第15話 病院の日常

毎朝の日課


まず部屋に看護婦さんが四人来て、眠っているなりゆきの体拭きが始まる。


この作業から一日がスタートする。


最初に体拭きした時は、なりゆきはTシャツ型のパジャマだったのでたくさんのパイプが邪魔して、服が脱げない状態であった。


そこでハサミで、Tシャツをカットしてからの作業であった。


パジャマはその後、胸開きタイプのものを使うようにした。


それと床ズレしないように体の向きをかえるのも目的であった。


その時にたくさんのパイプ類が邪魔して思うように体が拭けないんじゃあないかと思ったがそこはさすがプロの看護婦さん、パッパと手際よくこなしていった。


プロの仕事を見た。


同時にオシッコの量と、ウンチの量を確認する。


「なあくん、よおオシッコしたなあ。がんばってるなあ」と唯一生きている証拠を見る場面なので感動的であった。


お尻から剥がしたT字帯についてるウンチが妙にいとおしく見えた。


昏睡状態なので本人が生きていると確認できる場面は、排泄物の確認と目を開いて懐中電灯を照らした時に瞳孔がキュッと小さくなることである。


胸の上下は機械によって空気が送られているため彼の生命力とは無関係であった。



看病中、私の仕事は各地から集まった鶴に糸をとおして100ずつにして吊る作業である。


時々ハプニングがあって、一度は痰が呼吸器に詰まり脈拍が急に上昇してしまい心不全の一歩手前までいき本当に慌てたことがある。


昏睡状態のまま、いろいろな薬を投与しているため、肝臓の負担が想像以上に大きいものらしく、肝数値を測定するのであるがその数値が一向に下がらない時があった。
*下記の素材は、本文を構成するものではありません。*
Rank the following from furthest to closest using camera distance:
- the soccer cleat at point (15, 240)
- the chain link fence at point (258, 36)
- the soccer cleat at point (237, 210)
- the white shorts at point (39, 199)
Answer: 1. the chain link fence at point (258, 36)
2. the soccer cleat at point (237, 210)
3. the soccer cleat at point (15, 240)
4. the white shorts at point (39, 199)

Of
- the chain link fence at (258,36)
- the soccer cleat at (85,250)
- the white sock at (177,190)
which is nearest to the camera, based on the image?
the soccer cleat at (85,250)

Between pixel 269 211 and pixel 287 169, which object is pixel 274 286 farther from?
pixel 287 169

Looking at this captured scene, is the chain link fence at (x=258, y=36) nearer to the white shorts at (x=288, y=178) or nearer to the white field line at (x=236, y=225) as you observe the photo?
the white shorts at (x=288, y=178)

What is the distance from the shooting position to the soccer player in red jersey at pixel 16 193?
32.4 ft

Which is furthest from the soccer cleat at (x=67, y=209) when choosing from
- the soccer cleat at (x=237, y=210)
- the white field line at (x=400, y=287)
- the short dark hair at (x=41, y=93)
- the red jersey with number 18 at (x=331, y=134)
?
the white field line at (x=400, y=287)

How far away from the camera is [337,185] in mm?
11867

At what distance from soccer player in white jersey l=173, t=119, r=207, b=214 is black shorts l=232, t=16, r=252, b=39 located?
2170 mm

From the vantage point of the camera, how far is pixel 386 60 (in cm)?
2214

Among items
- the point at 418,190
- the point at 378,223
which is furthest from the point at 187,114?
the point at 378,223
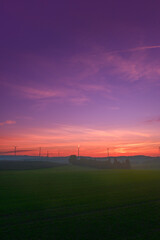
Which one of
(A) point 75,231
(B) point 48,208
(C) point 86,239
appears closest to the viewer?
(C) point 86,239

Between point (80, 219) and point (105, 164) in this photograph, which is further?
point (105, 164)

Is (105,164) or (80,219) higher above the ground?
(105,164)

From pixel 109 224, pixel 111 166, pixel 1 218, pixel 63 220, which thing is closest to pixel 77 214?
pixel 63 220

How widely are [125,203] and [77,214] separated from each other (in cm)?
544

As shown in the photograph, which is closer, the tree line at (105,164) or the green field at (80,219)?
the green field at (80,219)

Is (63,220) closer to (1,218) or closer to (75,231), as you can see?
(75,231)

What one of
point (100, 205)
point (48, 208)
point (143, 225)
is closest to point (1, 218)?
point (48, 208)

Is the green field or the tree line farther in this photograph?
the tree line

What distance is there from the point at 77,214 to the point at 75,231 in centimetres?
319

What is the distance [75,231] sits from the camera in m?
10.9

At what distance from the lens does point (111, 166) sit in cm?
9350

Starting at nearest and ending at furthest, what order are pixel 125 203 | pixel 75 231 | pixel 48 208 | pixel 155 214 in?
pixel 75 231 → pixel 155 214 → pixel 48 208 → pixel 125 203

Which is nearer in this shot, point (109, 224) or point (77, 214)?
point (109, 224)

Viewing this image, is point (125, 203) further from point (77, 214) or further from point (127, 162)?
point (127, 162)
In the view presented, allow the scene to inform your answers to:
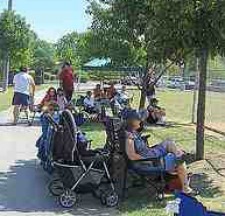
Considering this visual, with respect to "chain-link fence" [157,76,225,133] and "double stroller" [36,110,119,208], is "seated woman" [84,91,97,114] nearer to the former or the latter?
"chain-link fence" [157,76,225,133]

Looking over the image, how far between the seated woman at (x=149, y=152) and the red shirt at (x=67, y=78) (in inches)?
445

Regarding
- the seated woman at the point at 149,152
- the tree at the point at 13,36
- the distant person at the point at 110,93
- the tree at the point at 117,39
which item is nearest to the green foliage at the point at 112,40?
the tree at the point at 117,39

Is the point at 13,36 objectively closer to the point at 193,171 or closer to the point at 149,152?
the point at 193,171

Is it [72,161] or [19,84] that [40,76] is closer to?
[19,84]

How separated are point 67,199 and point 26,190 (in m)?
1.27

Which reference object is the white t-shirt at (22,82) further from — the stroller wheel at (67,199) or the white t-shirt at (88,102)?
the stroller wheel at (67,199)

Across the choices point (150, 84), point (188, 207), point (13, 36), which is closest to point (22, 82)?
point (150, 84)

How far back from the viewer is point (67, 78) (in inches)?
793

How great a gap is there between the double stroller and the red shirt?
11.3 m

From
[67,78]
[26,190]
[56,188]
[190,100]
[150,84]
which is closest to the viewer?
[56,188]

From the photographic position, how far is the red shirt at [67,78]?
789 inches

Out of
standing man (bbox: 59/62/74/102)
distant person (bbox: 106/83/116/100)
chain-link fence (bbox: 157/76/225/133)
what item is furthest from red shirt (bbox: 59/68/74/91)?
chain-link fence (bbox: 157/76/225/133)

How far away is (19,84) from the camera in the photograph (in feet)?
61.2

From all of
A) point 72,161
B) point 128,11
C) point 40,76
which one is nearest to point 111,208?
point 72,161
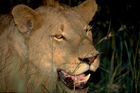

つまり薬物投与をやめなければ先に肝臓がやられてしまうのである。


神様はこの子に薬も与えてはくれないのかとやり場のない憤りすらおぼえた。


まさに「四面楚歌の状態だなあ」と半ば諦めかけていたがその矢先に数値が戻ってきたので一安心。


次の夜は交替で妻がつききりで看病した。


翌朝、いきなり妻がわたしとわたしの父親に対して「おとうさんたち、いまから田舎の四国に行ってお墓参りしてきてください」とすごい剣幕で迫ってきた。


理由を聞くと、明け方にかけて病室内で女の人の声で「さみしい、さみしい」という声が聞こえてきたそうである。


その声の主を8年ほど前に死んだわたしのおばあちゃんの事だと思ったそうである。


あまりの急な話なので「今すぐ四国までは行けないよ」といっても本人はまったく聞き入れない状態であった。


「いくつぐらいの声だった?」と聞いてもよくわからなかったので、知り合いの高野山の館長さんに電話して相談にのってもらう事にした。


新幹線の中であったにもかかわらず、館長さんは携帯電話で相談にのってくれた。


妻とも直接話をしてくれた。

その内容はどうも病室の地縛霊が人のやさしい心に呼びかけているそうである。


さっそく大阪に帰ったらお祓いの祈祷となりゆきの回復の祈祷をしてあげるから安心しなさいというものであった。


本当にそんな事が現実にあるのかどうか疑わしいが、全員がそれだけ霊が寄り付くほど「やさしい心」になっていたのは事実であった。